Ruth - I replied to your comment on that older post on the post (just in case you haven't gone back to have a look.)

Ruth Livingstone said...

Saw your older comment, thank you, Conrad. Re bike locks: I have a big, heavy D lock for my electric Scooty bike, but even those can get hacked through in Manchester, so I don’t ride the bike locally if I know I will have to leave it outside. Even in Scotland, I tend to hide it out of sight of the main road if I can.

Paul Hills said...

Nice pics Conrad. That orange flower is Devil's Paintbrush. I didn't know that, but my PlantSnap app did 😉.

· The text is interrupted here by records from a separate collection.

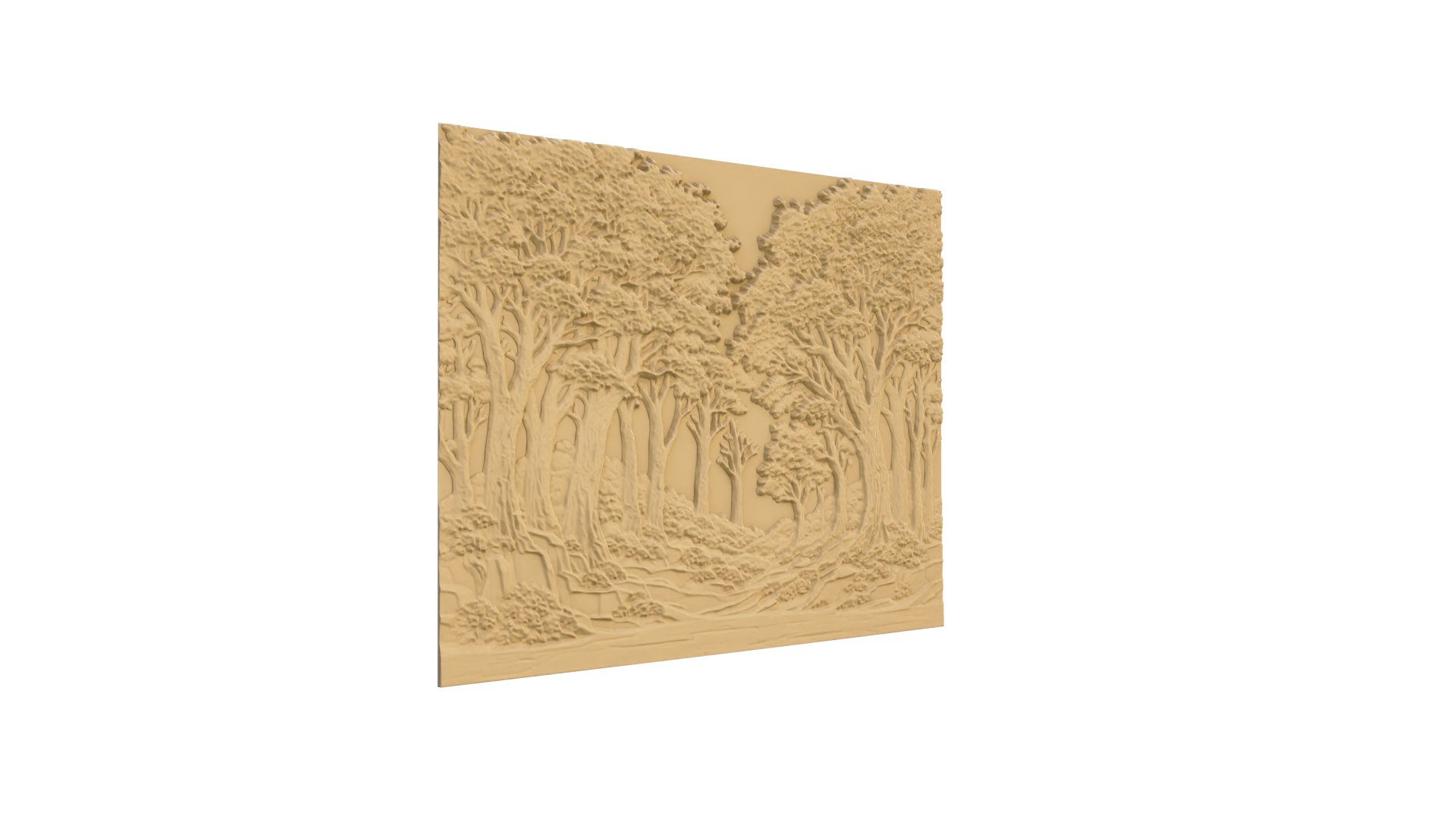 3D Model Modern Panel Wall Decor Set Wall Relief Mural CNC 115 ...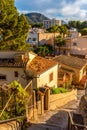 View of the houses of the seaside town of Paguera, Mallorca island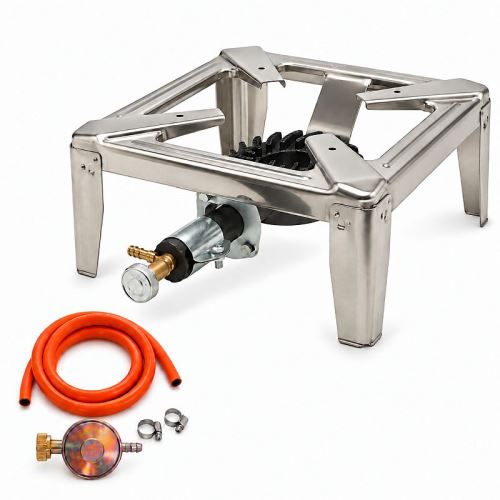 Plynový táborový varič VUK NEREZ 3,5 kW so setom na pripojenie k 10kg PB fľaši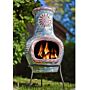 La Hacienda Swirl Small Mexican Fireplace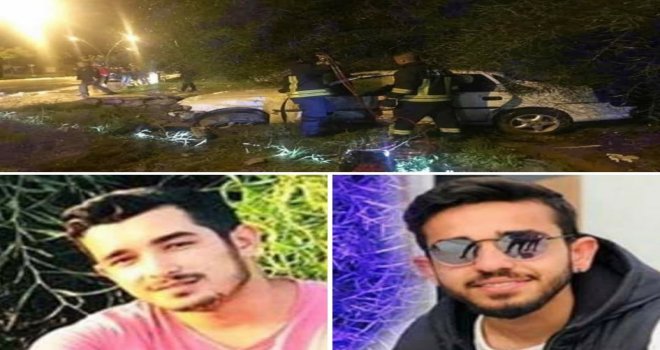 DATÇA' DA KONT­ROL­DEN ÇIKAN ARAÇ KAZA YAPTI! 2 KİŞİ HA­YA­TI­NI KAY­BETTİ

I've got a big D-lock for my bike too, and a motorbike chain to go with it, but Ruth's right - in Manchester that'd delay them no more than 20 seconds or so. It's survived without getting nicked in Heysham, Silverdale, Grange-over-Sands, and Ulverston Canal Foot so far, but its next stop will be Barrow-In-Furness which might be a bigger challenge for it 😂

Sir Hugh said...

Paul H. - Thanks. I know that flower as Fox and Cubs but it is the same as your Devil's Paintbrush - Latin name: Pilosella aurantiaca.
I get the odd one growing in my front lawn and whilst many regard them as weeds I mow round them - the colour is stunning.

Gayle said...

"The extra 0.5km was worthwhile due to a handsome cow". I've paraphrased slightly, but it struck me as the sort of statement that one doesn't hear very often!

Sir Hugh said...

Gayle - Well I try - it's better than "It was a nice day" (I think.)